BRETT and others, Adm'rs, etc., v. QUINTARD, Adm'r, etc.

Circuit Court, D. Connecticut.

February 16, 1882.

1. PATENTS—OPERATION OF DEVICES.

Where the plan of operation in two sets of devices, intended to produce the same result, is radically different, the one is not an infringement on the other.

2. SAME—METHODS SIMILAR—INFRINGEMENT.

Where the method pursued by a subsequent invention is substantially the same as that under a prior invention, it is an infringement.

In Equity.

E. N. Dickerson, for plaintiffs.

John H. Perry and Henry T. Blake, for defendant.
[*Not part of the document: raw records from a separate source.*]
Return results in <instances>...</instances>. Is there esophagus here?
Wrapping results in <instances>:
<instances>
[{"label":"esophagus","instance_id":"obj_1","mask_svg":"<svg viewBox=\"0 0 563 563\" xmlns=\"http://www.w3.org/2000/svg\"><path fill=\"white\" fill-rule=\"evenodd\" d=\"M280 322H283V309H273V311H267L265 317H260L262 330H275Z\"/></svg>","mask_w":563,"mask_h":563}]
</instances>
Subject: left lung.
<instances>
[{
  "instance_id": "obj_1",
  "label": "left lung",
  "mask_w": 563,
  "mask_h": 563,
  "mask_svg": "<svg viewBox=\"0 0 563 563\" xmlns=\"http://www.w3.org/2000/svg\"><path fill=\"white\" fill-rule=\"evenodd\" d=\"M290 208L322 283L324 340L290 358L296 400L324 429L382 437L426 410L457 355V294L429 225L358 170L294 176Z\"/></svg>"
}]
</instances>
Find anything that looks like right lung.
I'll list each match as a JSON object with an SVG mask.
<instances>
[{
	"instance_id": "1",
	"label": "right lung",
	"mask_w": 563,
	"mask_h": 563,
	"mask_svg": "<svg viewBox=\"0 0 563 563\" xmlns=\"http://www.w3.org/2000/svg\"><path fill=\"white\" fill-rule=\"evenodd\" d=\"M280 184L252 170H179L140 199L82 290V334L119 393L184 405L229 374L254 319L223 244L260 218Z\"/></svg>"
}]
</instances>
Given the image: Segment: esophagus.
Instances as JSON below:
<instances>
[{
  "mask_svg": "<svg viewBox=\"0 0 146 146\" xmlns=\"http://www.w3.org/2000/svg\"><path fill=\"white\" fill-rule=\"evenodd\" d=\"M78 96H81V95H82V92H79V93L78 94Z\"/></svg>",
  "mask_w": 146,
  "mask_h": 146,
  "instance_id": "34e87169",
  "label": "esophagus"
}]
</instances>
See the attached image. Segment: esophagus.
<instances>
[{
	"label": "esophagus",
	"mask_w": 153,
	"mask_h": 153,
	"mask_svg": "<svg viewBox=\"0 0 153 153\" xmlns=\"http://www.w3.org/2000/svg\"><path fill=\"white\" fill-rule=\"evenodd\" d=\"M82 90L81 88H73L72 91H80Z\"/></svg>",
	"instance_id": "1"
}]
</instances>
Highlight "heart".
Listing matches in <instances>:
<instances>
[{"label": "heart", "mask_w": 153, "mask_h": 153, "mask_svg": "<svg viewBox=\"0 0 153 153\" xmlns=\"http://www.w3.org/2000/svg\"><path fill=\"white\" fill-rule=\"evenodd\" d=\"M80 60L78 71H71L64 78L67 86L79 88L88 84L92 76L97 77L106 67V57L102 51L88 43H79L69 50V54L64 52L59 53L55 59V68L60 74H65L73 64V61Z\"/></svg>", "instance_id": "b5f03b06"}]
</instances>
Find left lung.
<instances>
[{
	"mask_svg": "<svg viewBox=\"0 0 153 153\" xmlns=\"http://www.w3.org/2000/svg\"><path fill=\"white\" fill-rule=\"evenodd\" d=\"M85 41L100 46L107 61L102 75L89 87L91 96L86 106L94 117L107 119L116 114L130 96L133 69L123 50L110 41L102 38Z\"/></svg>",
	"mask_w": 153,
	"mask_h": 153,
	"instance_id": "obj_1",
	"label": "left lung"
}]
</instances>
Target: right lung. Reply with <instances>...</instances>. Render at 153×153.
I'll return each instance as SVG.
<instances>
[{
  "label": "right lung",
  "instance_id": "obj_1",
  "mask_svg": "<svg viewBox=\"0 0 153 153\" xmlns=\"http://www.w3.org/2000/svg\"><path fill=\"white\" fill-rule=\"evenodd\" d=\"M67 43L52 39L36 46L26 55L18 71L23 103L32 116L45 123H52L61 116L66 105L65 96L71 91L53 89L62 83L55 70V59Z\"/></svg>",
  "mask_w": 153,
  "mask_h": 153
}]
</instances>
SHIPMAN, D. J. This is a bill in equity, originally in favor of Eliza Wells, as administratrix of the estate of Henry A. Wells, to restrain Elbridge Brown from the infringement by the use of the “Gill machine” of reissued letters patent of May 19, 1868, No. 2,942, for “improvements in machinery for making hat bodies of fur,” commonly known as the “hat-body patent.” Since the commencement of the suit the plaintiff and defendant have both died. The present plaintiffs are the administratrix and the administrator of the estate of Henry A. Wells. The defendant is the administrator of the estate of Elbridge Brown. Under the decree as directed to be modified, and the pleadings in the case as directed to be amended, the hearing was confined to the question of the infringement by the defendant's intestate of the fifth and sixth claims of reissue No. 2,942. I assume that the plaintiffs proved the uses of the Gill machine by the defendant's intestate.

The state of the art relating to the manufacture of hat bodies of fur. the characteristics of the Wells invention, the original Wells patent and its reissues, the first four claims of the last reissue, the mode of construction of his machine, and the general appearance and 742 the different parts of the Gill machine, are described either in Burr v. Duryea, 1 Wall. 531, or in Gill v. Wells, 22 Wall. 1.

The manufacture of hat bodies by the deposition of fur thrown from a picker upon an exhausted revolving cone was old at the date of the Wells invention. It is said in Burr v. Duryea that—

“The aim and object of both Wells and Boyden was to construct an automatic machine which would distribute the fur on the cones so that the bat might be thicker in certain portions than on others. This was the defect of former machines, which each proposed to remedy. * * * The great and peculiar characteristic of the Wells invention is a tunnel or chamber constructed as described. Instead of the picker, he used a rotating brush to distribute the fur from the feed-aprons, and throw it forward into the chamber which conducted it to the cones. The hinged hood and flap were devices to distribute the material in unequal quantities, to accomplish the object of making the bat thicker in one part than another.”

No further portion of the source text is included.